## Activity
Transcribe word for word the lines below from the line with "Photo of Coffee" through the line with "Улица Большая Слободка", ends included.

Listed entries Start Marker

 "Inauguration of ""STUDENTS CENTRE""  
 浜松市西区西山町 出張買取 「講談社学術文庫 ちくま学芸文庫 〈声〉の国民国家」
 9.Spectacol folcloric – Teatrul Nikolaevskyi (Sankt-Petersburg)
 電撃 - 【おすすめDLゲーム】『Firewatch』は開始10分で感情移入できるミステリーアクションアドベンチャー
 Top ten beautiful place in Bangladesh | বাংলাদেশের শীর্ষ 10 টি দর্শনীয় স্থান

Listed entries End Marker
Listed entries Start Marker

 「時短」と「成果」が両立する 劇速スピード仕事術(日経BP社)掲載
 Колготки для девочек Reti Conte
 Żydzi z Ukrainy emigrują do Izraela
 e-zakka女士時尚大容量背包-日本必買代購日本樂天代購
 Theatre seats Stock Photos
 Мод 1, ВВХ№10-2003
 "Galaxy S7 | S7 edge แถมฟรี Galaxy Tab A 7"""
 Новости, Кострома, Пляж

Listed entries End Marker
Listed entries Start Marker

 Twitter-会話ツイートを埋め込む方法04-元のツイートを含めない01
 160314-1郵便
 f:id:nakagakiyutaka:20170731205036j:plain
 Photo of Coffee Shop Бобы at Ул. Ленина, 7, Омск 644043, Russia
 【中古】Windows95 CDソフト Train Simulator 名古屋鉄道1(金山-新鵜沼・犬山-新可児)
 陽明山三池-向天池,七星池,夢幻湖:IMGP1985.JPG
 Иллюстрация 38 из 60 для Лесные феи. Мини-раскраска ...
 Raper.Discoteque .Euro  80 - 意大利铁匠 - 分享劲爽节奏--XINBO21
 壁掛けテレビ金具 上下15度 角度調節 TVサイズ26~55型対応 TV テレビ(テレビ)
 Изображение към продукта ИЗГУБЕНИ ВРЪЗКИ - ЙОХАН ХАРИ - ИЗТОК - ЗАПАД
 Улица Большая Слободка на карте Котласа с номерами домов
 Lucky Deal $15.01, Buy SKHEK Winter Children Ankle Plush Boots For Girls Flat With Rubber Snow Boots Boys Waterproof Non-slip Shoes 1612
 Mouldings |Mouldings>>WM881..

Listed entries End Marker

## Response to this exercise
 Photo of Coffee Shop Бобы at Ул. Ленина, 7, Омск 644043, Russia
 【中古】Windows95 CDソフト Train Simulator 名古屋鉄道1(金山-新鵜沼・犬山-新可児)
 陽明山三池-向天池,七星池,夢幻湖:IMGP1985.JPG
 Иллюстрация 38 из 60 для Лесные феи. Мини-раскраска ...
 Raper.Discoteque .Euro  80 - 意大利铁匠 - 分享劲爽节奏--XINBO21
 壁掛けテレビ金具 上下15度 角度調節 TVサイズ26~55型対応 TV テレビ(テレビ)
 Изображение към продукта ИЗГУБЕНИ ВРЪЗКИ - ЙОХАН ХАРИ - ИЗТОК - ЗАПАД
 Улица Большая Слободка на карте Котласа с номерами домов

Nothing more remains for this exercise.